→ Your task: Return the full set of entries precisely. Do not carry over any pictures.

:: Data for analysis

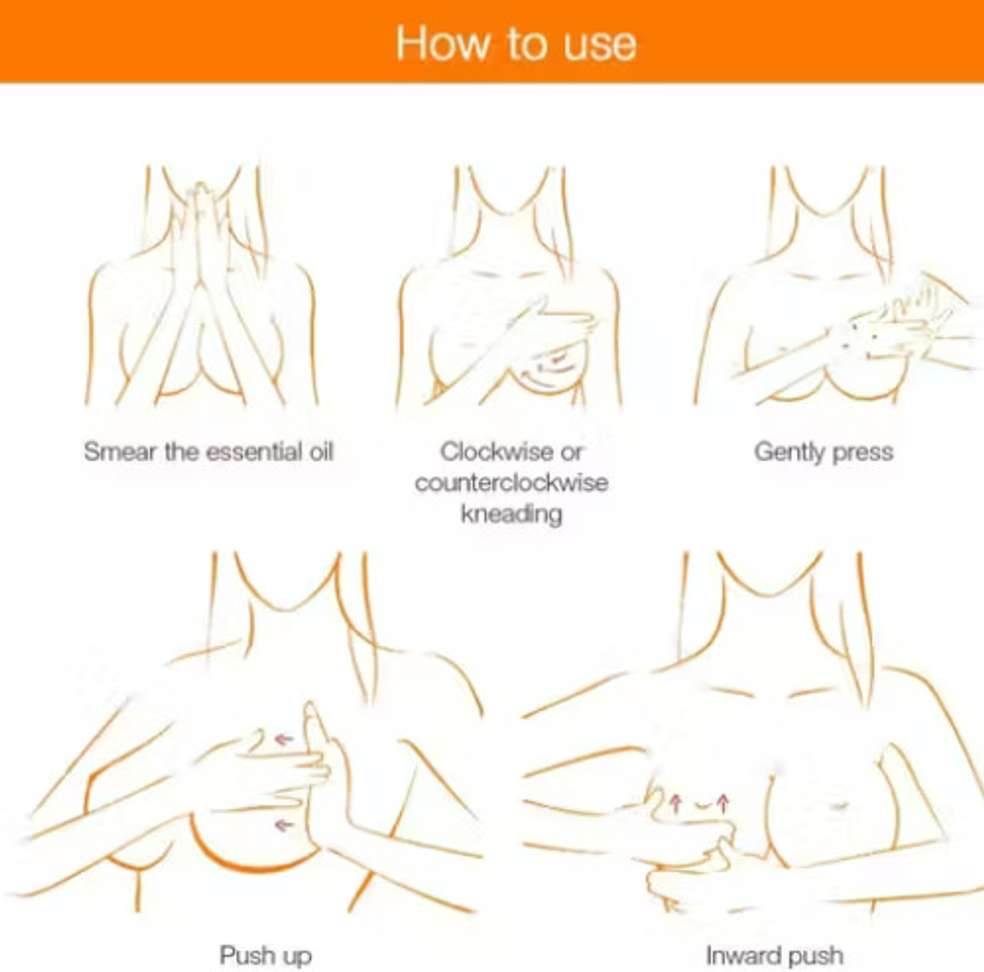 How to use

Smear the essential oil

Clockwise or counterclockwise kneading

Gently press

Push up

Inward push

::::

→ Exercise solution:
 How to use

Smear the essential oil

Clockwise or counterclockwise kneading

Gently press

Push up

Inward push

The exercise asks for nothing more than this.